## Problems to solve
A) Check whether each statement agrees with the page on regression performance metrics. Answer yes or no for each, and quote the deciding words from the page. (i) The page advises using adjusted R2 when several independent variables are introduced to the model. (ii) The page says R2 can go down as more predictors are added to a model. (iii) The page says to add the constant to the feature matrix after splitting.
B) Copy word for word the part of the page on regression performance metrics between "There are 3" and "in a model.", inclusive.
:: Page excerpt ::
Performance Metrics for Regression Models

There are 3 main metrics for evaluating a regression model:

1. R Square/Adjusted R Square

This describes the amount of variation in the DV that can be account for by the model

For multiple linear regression - use adjusted R2 when there are multiple IDV introduced to the model. Since R2 always increases as you add more predictors to a model, adjusted R2 can serve as a metric that tells you how useful a model is, adjusted for the number of predictors in a model.

# using sklearn: method 1
from sklearn.metrics import r2_score
r2_score(y_true, y_pred)

# using sklearn: method 2
model.score(X_train, y_train) # for R2

# Manually compute the Adjusted R2 using the formula (below)

Formula: Adjusted R2

$A d j u s t e d R^{2} = 1 - (\frac{(1 - R^{2}) (n - 1)}{n - k - 1})$

where:

R2: The R2 of the model
n: The number of observations
k: The number of predictor variables

If using statsmodel for linear regression:

# if using statsmodel
import statsmodels.api as sm
X = sm.add_constant(X) # add to feature matrix BEFORE SPLITTING

model = sm.OLS(y_train, X_train).fit()
:::
:: Supplied data ::
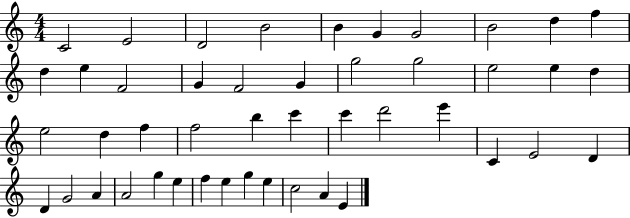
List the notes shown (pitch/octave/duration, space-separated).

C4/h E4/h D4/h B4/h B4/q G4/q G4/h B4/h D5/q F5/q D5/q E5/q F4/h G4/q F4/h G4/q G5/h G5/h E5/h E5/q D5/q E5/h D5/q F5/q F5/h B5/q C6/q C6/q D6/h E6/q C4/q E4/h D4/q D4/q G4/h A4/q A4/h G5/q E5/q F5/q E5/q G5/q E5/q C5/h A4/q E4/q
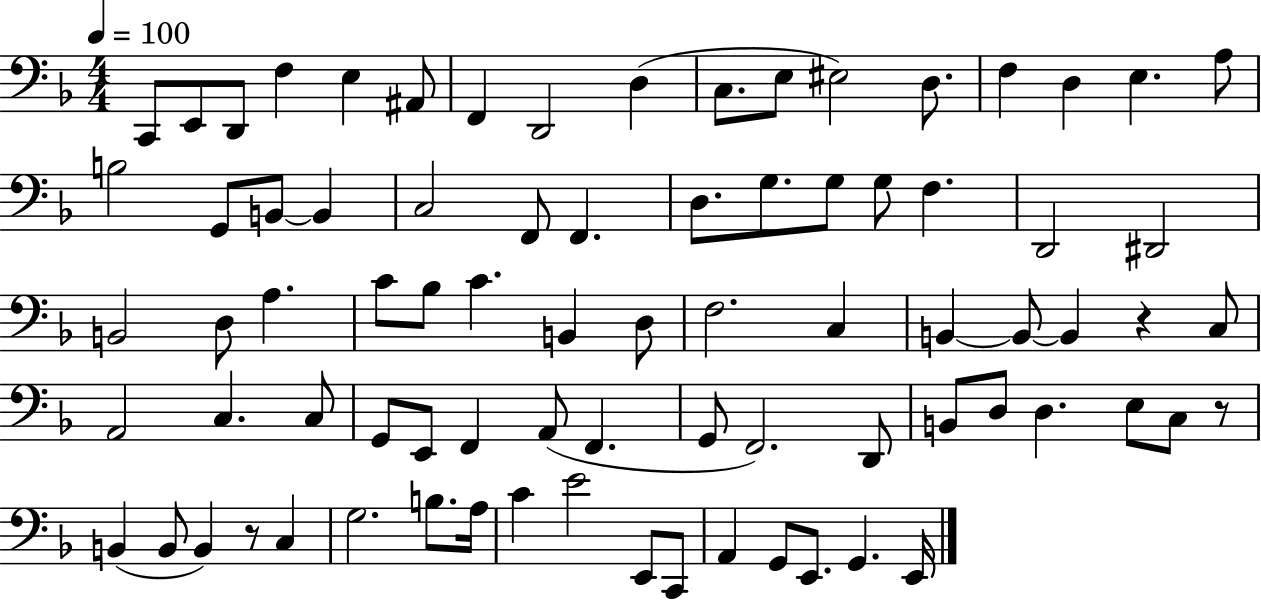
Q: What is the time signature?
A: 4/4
:::
## Responses
A)
(i) Yes: "use adjusted R2 when there are multiple IDV introduced to the model"
(ii) No: "R2 always increases as you add more predictors to a model"
(iii) No: "add to feature matrix BEFORE SPLITTING"

B)
There are 3 main metrics for evaluating a regression model:

1. R Square/Adjusted R Square

This describes the amount of variation in the DV that can be account for by the model

For multiple linear regression - use adjusted R2 when there are multiple IDV introduced to the model. Since R2 always increases as you add more predictors to a model, adjusted R2 can serve as a metric that tells you how useful a model is, adjusted for the number of predictors in a model.